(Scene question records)
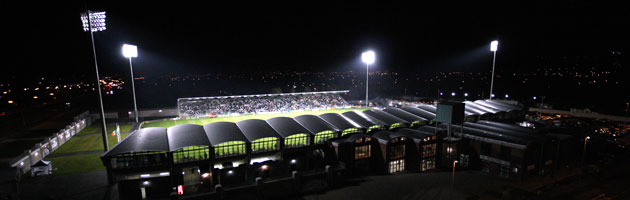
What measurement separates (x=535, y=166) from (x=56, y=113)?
7289cm

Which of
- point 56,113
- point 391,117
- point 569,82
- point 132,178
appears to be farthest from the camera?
point 569,82

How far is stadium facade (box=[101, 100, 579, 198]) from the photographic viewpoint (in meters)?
19.7

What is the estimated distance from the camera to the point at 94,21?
727 inches

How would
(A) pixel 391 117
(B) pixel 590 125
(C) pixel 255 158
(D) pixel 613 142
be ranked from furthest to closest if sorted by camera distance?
(B) pixel 590 125 < (D) pixel 613 142 < (A) pixel 391 117 < (C) pixel 255 158

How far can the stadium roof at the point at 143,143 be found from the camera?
61.7ft

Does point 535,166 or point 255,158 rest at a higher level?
point 255,158

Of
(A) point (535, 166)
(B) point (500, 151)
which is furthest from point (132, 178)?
(A) point (535, 166)

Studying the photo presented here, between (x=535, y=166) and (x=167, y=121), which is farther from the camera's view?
(x=167, y=121)

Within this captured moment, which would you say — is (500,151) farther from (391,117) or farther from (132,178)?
(132,178)

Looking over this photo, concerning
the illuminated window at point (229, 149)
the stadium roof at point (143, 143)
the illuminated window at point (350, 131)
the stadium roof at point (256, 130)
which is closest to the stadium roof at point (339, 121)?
the illuminated window at point (350, 131)

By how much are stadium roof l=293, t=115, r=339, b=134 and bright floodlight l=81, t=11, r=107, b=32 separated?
658 inches

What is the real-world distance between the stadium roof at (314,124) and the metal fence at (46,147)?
68.8ft

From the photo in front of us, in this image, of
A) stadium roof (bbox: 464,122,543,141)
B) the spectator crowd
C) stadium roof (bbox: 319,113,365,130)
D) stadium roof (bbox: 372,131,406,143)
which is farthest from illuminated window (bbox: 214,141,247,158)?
the spectator crowd

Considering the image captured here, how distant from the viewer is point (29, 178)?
20078 millimetres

**The task**
Copy exactly, and only, the lines from the one containing "How far is stadium" through the last line of the listing.

**Response below**
How far is stadium facade (box=[101, 100, 579, 198]) from the photographic viewpoint (in meters)?
19.7

What is the estimated distance from the camera to the point at 94,21?
727 inches

How would
(A) pixel 391 117
(B) pixel 590 125
(C) pixel 255 158
(D) pixel 613 142
be ranked from furthest to closest if sorted by camera distance?
(B) pixel 590 125 < (D) pixel 613 142 < (A) pixel 391 117 < (C) pixel 255 158

How far can the stadium roof at the point at 143,143 be found from the camera?
61.7ft

Does point 535,166 or point 255,158 rest at a higher level?
point 255,158

Of
(A) point (535, 166)
(B) point (500, 151)
which is furthest from point (132, 178)?
(A) point (535, 166)

Studying the photo presented here, between (x=535, y=166) and (x=167, y=121), which is farther from the camera's view?
(x=167, y=121)

Within this captured moment, which would you say — is (500,151) farther from (391,117) or farther from (132,178)?
(132,178)

Looking over this photo, concerning
the illuminated window at point (229, 149)
the stadium roof at point (143, 143)
the illuminated window at point (350, 131)
the stadium roof at point (256, 130)
which is closest to the stadium roof at point (339, 121)?
the illuminated window at point (350, 131)

By how much are stadium roof l=293, t=115, r=339, b=134 and bright floodlight l=81, t=11, r=107, b=32 separated?
658 inches

What is the real-world distance between the stadium roof at (314,124) and the metal fence at (46,147)?
68.8ft

From the photo in front of us, in this image, of
A) stadium roof (bbox: 464,122,543,141)
B) the spectator crowd
C) stadium roof (bbox: 319,113,365,130)
D) stadium roof (bbox: 372,131,406,143)
which is farthest from illuminated window (bbox: 214,141,247,158)?
the spectator crowd

Considering the image captured here, how distant from the viewer is point (29, 178)?
20078 millimetres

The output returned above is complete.